It's an untrustworthy industry, and a very complicated one. They dad continues to to advise me not to even consider a career in it. I definitely won't.
The travelling around was tough, I'm more the sort of person who likes to be settled in one place, which thankfully now I am. How did you cope with it?
I fully recognize the troubles. I was a young shy kid at that time (and quite often I realize I still
am), and it wasn't easy for my dad, my mum, and neither the kids.
My dad got *kicked* by Shell to Yokohama in the 1960's. Otherwise, end of job. No choice at all for his family. Once, in a couple of weeks, we - his family, left behind - recieved a postcard. There was no internet at that time, phone bills were outragious... until my mum got enough of it, and relocated herself, me and my little brother, to Japan, to be reunited with my dear dad.
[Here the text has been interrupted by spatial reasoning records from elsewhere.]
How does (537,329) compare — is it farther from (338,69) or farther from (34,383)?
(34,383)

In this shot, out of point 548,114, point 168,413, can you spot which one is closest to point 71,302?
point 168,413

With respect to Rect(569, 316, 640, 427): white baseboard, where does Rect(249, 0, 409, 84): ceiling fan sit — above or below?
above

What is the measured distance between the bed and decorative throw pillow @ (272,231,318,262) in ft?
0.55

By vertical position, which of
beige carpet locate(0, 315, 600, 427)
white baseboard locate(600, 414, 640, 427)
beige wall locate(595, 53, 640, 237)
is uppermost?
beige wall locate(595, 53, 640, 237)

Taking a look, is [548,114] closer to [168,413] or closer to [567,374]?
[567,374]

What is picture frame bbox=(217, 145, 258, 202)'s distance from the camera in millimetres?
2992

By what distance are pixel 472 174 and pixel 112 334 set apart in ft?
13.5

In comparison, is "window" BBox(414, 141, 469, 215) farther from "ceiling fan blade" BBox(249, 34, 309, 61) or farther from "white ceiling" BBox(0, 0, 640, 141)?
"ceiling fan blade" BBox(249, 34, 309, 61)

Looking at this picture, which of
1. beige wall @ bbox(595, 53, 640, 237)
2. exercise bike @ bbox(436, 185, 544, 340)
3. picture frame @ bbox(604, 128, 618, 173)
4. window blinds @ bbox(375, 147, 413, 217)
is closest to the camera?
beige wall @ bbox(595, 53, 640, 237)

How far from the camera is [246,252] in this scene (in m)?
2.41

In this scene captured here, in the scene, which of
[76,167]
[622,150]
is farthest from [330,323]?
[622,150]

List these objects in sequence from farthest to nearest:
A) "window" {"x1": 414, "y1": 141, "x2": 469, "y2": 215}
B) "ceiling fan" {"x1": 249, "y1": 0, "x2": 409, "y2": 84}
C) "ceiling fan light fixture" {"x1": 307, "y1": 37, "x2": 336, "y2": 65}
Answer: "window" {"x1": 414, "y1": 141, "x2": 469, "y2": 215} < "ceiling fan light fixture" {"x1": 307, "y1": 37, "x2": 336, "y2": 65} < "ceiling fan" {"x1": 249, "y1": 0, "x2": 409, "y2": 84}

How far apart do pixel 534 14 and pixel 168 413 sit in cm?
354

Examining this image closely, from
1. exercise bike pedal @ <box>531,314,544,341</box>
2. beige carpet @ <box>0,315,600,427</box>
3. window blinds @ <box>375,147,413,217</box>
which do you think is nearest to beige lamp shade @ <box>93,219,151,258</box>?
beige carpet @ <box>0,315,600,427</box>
Quite a culture shock I ensure you, as in the late 1960's-early 1970's, Japan was an entirely different country compared from what it is now. Noone apart from the Top Dogs spoke any English, just to name a quite important thing.
Just one bit of an experience which I think is very important: having to switch schools every six months or so - for young kids it's very important to have stable surroundings, building up friendships, and the like.
I never managed to do so, switching around every six months or so, and I'll be honest about it: it hurt me badly.
Of course, dad made a lot of cash, but being a expatriate's kid isn't as 'glorious' as it so often sounds. Especially not if you are a rather shy kid, and have trouble adjusting to the 'new' kids and folks whereever you go.
I'm not quite sure if I ever really managed to cope with it at all, to be serious.